* _GOAL A_:
Return the part of the passage on Santa Cruz's Ohlone communities starting at "The total estimated" and ending at "most importantly, acorns.", copied word for word.
* _GOAL B_:
For each statement below, say yes or no depending on whether the passage on Santa Cruz's Ohlone communities agrees, and quote the words from it that settle the matter. (i) Randall Milliken identified at least eight Ohlone communities in present-day Santa Cruz County. (ii) The Sayanta lived along Corralitos Creek. (iii) Zephyrin Engelhardt was a French-born priest.

++++ PASSAGE

Ethnohistorian Randall Milliken has identified at least eight distinct Ohlone communities in present-day Santa Cruz County: the Cotoni, on the North Coast; the Achiasta, in the upper San Lorenzo River basin; the Uypi, in the area around Santa Cruz; the Sayanta, in the Zayante Creek watershed; the Chalocata, on the slopes of Loma Prieta and the watershed of upper-Soquel Creek; the Aptos, in the area now given their name; the Cajastac, along Corralitos Creek; and the Calendaruc or Tiuvta, at the mouth of the Pajaro River.
The total estimated population of native peoples in the region at the time of European contact was roughly 1,500-2,000—the size of a large, contemporary high school. It was a series of extended communities living in a delicate balance with its environment.
The native people of the region sustained their lives by hunting wild game, fishing, gathering shellfish, and, as the seasons permitted, by harvesting and gathering native plants and seeds—clover, wild onion, soap plant root, grass seeds, manzanita berries, hazelnuts, blackberries, and, most importantly, acorns.
As Cabrillo College history instructor Allan Lönnberg has written, “It is fairly safe to say that the native people of Santa Cruz ate some form of acorns every day, unless the crop failed, became spoiled, or ran out in late winter or early spring.”
The racist stereotype of California natives as “digger Indians”—fueled in large part by late 19th-century and early 20th-century historians—has distorted and, indeed, minimized the richness and complexity of California native culture. One of the great mission apologists, the German-born Catholic priest Zephyrin Engelhardt, described native Californians as “among the most stupid, brutish, filthy, lazy and improvident of the aborigines of [the] Americas.”
It is one of the great lies of modern history.
By the time that California was admitted to the Union in 1850—and vast numbers of Euro-American settlers began arriving in the region—California’s native communities had been all but decimated and horribly mutilated by generations of genocidal onslaught. “Nothing in their aboriginal life,” noted former UCSC professor Edward D. Castillo, “prepared these happy and robust people for the cataclysmic nightmare triggered by the arrival of Spanish soldiers and priests.”

++++++++
++++ ITEMS

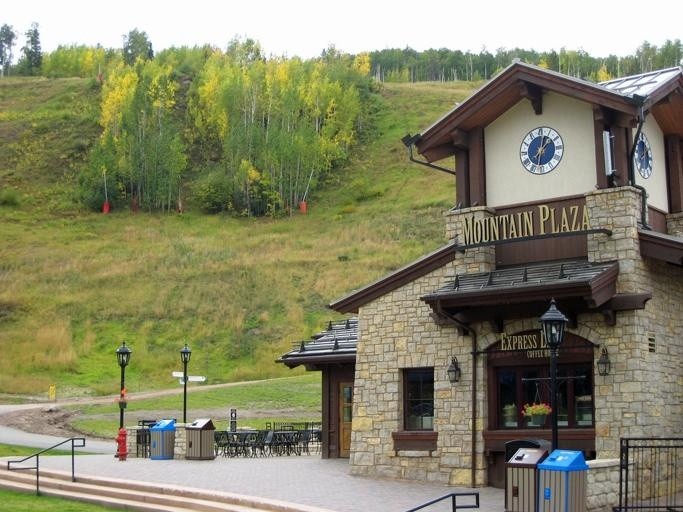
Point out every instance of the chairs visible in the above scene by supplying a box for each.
[214,426,322,458]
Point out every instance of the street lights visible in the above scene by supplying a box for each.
[178,343,191,422]
[540,299,569,454]
[114,340,132,456]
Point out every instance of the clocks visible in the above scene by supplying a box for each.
[634,132,652,179]
[520,126,564,175]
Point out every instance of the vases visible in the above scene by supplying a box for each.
[531,415,546,425]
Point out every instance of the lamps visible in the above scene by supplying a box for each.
[447,357,461,384]
[597,347,611,376]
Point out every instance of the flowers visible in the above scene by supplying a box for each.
[521,402,552,417]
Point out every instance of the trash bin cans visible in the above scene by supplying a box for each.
[506,449,589,512]
[151,420,176,460]
[186,418,214,460]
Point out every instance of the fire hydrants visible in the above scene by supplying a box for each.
[114,428,127,460]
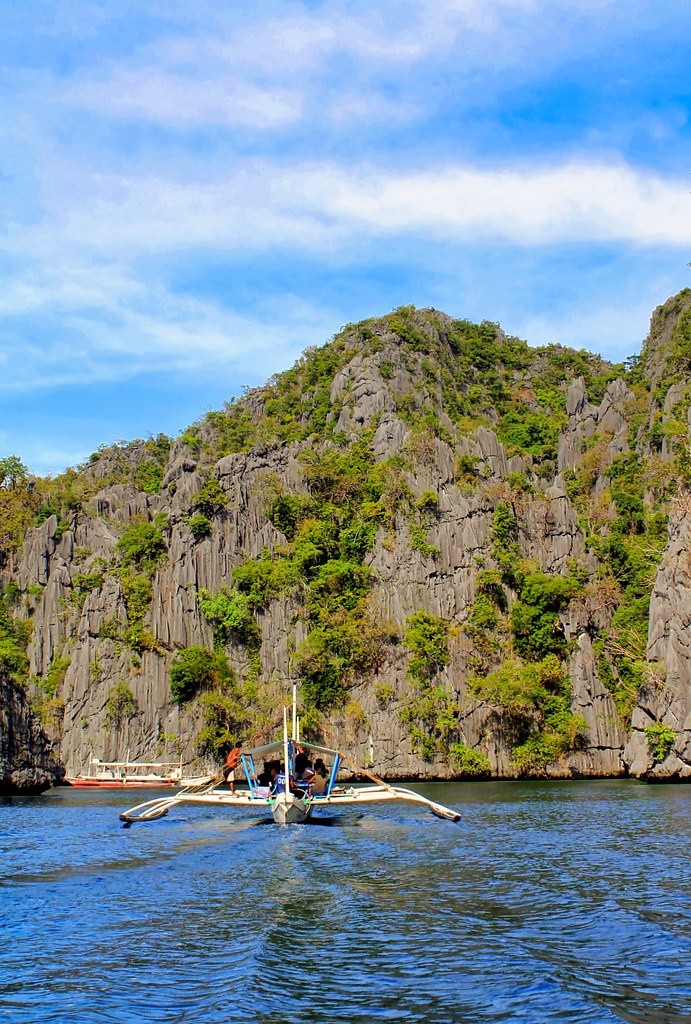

++++++++

* _EXPECTED OUTPUT A_:
The total estimated population of native peoples in the region at the time of European contact was roughly 1,500-2,000—the size of a large, contemporary high school. It was a series of extended communities living in a delicate balance with its environment.
The native people of the region sustained their lives by hunting wild game, fishing, gathering shellfish, and, as the seasons permitted, by harvesting and gathering native plants and seeds—clover, wild onion, soap plant root, grass seeds, manzanita berries, hazelnuts, blackberries, and, most importantly, acorns.

* _EXPECTED OUTPUT B_:
(i) Yes: "at least eight distinct Ohlone communities in present-day Santa Cruz County"
(ii) No: "the Sayanta, in the Zayante Creek watershed"
(iii) No: "the German-born Catholic priest Zephyrin Engelhardt"